A segment of the multibillion-dollar wearables industry aims to save potential victims from this fate, but Karl Zelik, an assistant professor of mechanical engineering at Vanderbilt University, found a major problem: the devices are measuring the wrong thing.
Working with a local running club, an orthopedic specialist who advises the NFL Players Association, and a team of engineers, Zelik discovered that sensors only measuring the impact of the foot hitting pavement—which is what virtually all of them do—tell users little about the forces on bones that lead to stress fractures.
Zelik’s research, which appears in PLOS ONE, offers the most clear and simple demonstration of the problems underlying the existing tools and prevailing methods for assessing bone stress and injury risk.
“We looked through the recent scientific literature, and we found that more than 50 scientific publications each year report or interpret their results based on this incorrect assumption that ground reaction force is representative of internal structure loading—the stress on bones and muscles inside the body,” says Zelik, a former college track and field standout. “Measuring ground reaction force may be convenient, but it’s the wrong signal.”
Wearable accelerometer and pressure sensors already on the market may help monitor bone stress injury risks, but only if they combine information about the ground reaction force and the force from muscles pulling against the bone. In general, you cannot assume that increases in ground reaction force indicate increases in bone stress, says Emily Matijevich, a mechanical engineering PhD student in Zelik’s lab and herself an avid runner.
“In nearly all cases, we found that the ground reaction forces were not strongly correlated with tibial bone loading.”
Matijevich performed the lab work that the study outlines, testing 10 runners over a range of speeds and slopes.
“We used high-speed, motion-capture cameras to track runners’ movement and a special force-measuring treadmill to record the ground reaction force under their feet,” she says. “We then combined these signals using biomechanical algorithms to estimate the compressive force experienced by the tibia bone in the shank, a common place for stress fractures to occur. In nearly all cases, we found that the ground reaction forces were not strongly correlated with tibial bone loading.”
In several cases, lower ground reaction forces actually meant more stress on the tibia, a finding opposite of what most athletes believe and counter to how most existing wearables work.
This research began two years ago, when Leon Scott, an assistant professor of orthopaedics who serves on the NFL Players Association’s health and safety committees, asked Zelik a simple question: Could wearable sensors effectively prevent the stress fractures Scott saw in his clinic every day?

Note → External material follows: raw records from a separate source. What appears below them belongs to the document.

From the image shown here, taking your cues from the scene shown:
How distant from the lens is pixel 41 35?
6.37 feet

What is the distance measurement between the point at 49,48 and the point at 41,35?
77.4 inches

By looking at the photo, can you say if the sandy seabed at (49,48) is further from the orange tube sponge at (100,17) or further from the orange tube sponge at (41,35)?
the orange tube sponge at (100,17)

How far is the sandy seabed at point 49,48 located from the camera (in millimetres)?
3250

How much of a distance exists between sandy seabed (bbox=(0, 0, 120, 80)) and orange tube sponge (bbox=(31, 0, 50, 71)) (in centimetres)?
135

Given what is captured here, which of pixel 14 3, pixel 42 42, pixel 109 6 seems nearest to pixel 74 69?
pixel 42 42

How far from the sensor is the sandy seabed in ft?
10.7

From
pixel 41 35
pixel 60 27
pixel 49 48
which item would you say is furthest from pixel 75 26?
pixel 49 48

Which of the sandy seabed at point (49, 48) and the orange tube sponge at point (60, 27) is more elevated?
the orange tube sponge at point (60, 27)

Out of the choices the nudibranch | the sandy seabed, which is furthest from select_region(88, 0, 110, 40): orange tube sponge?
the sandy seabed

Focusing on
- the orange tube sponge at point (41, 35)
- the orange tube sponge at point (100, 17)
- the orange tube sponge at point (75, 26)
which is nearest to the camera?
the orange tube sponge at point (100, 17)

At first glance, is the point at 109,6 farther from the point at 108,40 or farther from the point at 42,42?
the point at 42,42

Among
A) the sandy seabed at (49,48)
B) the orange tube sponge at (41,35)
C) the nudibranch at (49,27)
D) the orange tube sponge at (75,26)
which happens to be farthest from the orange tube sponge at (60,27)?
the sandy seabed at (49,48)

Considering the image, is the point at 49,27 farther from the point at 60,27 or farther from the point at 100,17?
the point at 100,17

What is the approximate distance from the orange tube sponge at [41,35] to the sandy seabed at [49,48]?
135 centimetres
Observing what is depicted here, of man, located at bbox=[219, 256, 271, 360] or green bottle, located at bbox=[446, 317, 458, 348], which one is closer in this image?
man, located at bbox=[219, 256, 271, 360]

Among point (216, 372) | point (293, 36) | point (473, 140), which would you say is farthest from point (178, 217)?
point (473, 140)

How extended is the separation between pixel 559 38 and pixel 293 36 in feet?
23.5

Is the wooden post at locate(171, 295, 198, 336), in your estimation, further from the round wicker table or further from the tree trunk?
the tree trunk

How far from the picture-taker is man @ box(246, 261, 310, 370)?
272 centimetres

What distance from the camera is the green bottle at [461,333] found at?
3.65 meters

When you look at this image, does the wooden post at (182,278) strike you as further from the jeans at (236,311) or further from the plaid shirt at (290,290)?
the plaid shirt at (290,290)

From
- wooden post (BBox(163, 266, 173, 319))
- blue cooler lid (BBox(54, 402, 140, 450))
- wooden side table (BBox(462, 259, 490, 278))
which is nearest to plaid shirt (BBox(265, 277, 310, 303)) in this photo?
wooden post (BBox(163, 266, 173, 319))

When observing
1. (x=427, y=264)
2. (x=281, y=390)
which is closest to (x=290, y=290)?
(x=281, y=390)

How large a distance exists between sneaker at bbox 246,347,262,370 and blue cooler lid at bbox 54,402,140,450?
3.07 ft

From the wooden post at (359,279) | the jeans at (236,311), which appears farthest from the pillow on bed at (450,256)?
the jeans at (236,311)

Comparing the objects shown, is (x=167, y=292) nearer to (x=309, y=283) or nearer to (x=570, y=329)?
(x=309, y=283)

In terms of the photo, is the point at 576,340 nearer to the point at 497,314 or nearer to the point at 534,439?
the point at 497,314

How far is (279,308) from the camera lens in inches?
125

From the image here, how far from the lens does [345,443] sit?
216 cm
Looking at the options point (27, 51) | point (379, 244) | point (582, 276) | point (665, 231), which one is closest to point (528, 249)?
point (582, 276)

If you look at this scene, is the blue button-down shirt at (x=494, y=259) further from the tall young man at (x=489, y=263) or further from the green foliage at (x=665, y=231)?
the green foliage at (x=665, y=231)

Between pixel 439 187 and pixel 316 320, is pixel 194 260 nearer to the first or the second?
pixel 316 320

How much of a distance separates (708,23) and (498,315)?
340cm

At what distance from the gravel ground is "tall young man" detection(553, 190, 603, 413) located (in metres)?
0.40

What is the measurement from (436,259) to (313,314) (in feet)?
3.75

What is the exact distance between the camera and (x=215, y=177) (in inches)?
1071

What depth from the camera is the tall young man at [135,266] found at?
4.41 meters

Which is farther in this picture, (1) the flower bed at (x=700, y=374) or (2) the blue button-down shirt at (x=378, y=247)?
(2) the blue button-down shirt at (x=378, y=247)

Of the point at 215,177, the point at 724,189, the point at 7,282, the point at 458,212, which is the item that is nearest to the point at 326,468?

Matijevich, Zelik, and Scott are now exploring new ways to monitor bone stress noninvasively, and recently filed a patent application for a system that fuses data from multiple wearable sensors to estimate tibia loading from both muscle contractions and ground reaction forces. They’re seeking commercial partners to develop this new wearable tech and explore applications to recreational runners, military cadets, and elite athletes.
Scott says the combination of wearable sensors and new algorithms the team is developing gives a far better picture of bone stress, with the potential to help runners lower their chance of injuries.
“There’s only so much you can do when the game is going, because those are high-speed injuries, but we can do something about stress fractures during training and conditioning,” Scott says. “Right now, we don’t have great tools to tell us what’s happening to the bones other than experience and anecdote and these are, unfortunately, failing quite a few people.”
The National Institutes of Health funded the study.